Мы сидели у Ванды, на ее оттоманке. Она была в своей горностаевой кофточке, с распущенными вдоль спины, как львиная грива, волосами. Она припала к моим губам и высасывала мне душу из тела. У меня кружилась голова, во мне закипала кровь, сердце билось, как безумное, у ее сердца.
— Я хочу весь быть в твоих руках, Ванда! — воскликнул я вдруг в одном из тех угарных порывов страсти, во время которых мой опьяненный разум не в силах был ясно мыслить, свободно принимать решения, — без всяких условий, без всяких ограничений твоей власти надо мной — хочу зависеть от одного твоего произвола, от одной твоей милости или немилости!
Говоря это, я соскользнул с оттоманки к ее ногам и смотрел на нее теперь снизу отуманенными глазами.
— Как ты красив теперь! — воскликнула она. — Меня восхищают, чаруют твои глаза, когда они вот так угасают, словно в экстазе, — какой дивный взгляд должен быть у тебя под смертельными ударами хлыста! У тебя глаза мученика.
Иногда мне все-таки становится жутковато — отдаться так всецело, так безусловно в руки женщины. Что, если она злоупотребит своей властью, моей страстью?
Ну, что ж — тогда я испытаю то, что волновало мою фантазию с раннего детства, неизменно наполняя меня сладостным ужасом. Глупое опасение. Все это просто невинная игра, в которую она будет играть со мной, не больше. Она ведь любит меня, и она так добра — благородная натура, не способная ни на какую неверность. Но это все-таки в ее власти — она может, если захочет— какая прелесть в этом сомнении, в этом опасении!

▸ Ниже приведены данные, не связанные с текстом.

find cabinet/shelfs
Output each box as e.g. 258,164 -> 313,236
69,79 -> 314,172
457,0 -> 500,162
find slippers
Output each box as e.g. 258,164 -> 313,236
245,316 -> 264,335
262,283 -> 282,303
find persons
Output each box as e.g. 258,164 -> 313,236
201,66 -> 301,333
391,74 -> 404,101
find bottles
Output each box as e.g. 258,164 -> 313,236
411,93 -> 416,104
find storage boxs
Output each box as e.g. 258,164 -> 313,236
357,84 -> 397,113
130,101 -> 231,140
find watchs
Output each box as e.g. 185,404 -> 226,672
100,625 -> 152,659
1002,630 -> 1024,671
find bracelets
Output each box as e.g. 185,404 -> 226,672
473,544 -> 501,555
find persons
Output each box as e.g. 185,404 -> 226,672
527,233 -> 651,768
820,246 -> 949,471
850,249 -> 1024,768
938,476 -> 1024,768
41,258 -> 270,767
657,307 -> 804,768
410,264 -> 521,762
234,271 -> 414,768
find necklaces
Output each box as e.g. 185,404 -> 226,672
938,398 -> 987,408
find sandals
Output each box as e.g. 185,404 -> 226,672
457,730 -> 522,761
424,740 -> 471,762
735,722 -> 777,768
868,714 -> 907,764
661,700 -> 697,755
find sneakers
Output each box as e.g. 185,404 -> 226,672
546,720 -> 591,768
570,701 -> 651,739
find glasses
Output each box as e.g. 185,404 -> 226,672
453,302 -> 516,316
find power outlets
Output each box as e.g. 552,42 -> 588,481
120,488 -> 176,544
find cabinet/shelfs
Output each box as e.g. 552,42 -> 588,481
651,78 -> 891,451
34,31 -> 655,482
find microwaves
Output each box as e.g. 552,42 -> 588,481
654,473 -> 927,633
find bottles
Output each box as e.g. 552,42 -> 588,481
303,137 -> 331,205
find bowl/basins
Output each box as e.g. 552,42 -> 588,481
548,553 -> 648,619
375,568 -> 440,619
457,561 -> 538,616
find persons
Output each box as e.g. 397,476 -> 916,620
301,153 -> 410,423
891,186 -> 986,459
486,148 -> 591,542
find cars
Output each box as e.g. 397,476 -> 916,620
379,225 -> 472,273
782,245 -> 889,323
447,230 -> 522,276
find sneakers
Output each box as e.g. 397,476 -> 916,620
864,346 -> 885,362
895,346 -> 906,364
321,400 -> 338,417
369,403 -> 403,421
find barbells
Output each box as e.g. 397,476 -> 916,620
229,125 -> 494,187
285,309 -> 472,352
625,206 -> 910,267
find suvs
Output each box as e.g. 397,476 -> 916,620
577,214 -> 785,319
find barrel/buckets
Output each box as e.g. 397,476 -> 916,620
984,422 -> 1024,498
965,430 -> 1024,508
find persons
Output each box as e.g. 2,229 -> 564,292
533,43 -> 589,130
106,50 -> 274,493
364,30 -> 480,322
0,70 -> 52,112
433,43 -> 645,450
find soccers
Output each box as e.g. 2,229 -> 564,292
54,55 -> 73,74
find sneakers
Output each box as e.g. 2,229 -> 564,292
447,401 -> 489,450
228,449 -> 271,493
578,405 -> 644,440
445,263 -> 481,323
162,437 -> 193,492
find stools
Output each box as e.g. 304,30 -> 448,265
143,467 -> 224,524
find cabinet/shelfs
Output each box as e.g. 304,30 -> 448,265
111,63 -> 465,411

Теперь я понимаю Манон Леско и бедного рыцаря, молившегося на нее даже тогда, когда она была уже любовницей другого, даже у позорного столба.
Любовь не знает ни добродетели, ни заслуги. Она любит, и прощает, и терпит все потому, что иначе не может. Нами руководит не здравое суждение — не достоинства или недостатки, которые нам случится открыть, привлекают или отпугивают нас. Нас влечет какая-то сладостная и грустная, таинственная сила, и под ее влиянием мы перестаем мыслить, чувствовать, ощущать, хотеть, — мы позволяем ей увлекать нас, не спрашивая даже, куда.
Сегодня на гулянье впервые появился один русский князь, привлекший к себе всеобщее внимание своей атлетической фигурой, необычайно красивым лицом, роскошным туалетом и великолепием окружающей его свиты. Особенно поразил он дам, разглядывавших его совсем как дикого зверя. Но он проходил по аллеям мрачный, никого не замечая, в сопровождении двух слуг — негра, одетого с головы до ног в красный атлас, и черкеса во всем блеске его национального костюма и вооружения. Вдруг он заметил Ванду, устремил на нее холодный пронизывающий взгляд, даже проследил за ней глазами, пока она шла мимо, поворачивая голову в ее направлении, и, когда она прошла, остановился и посмотрел ей вслед.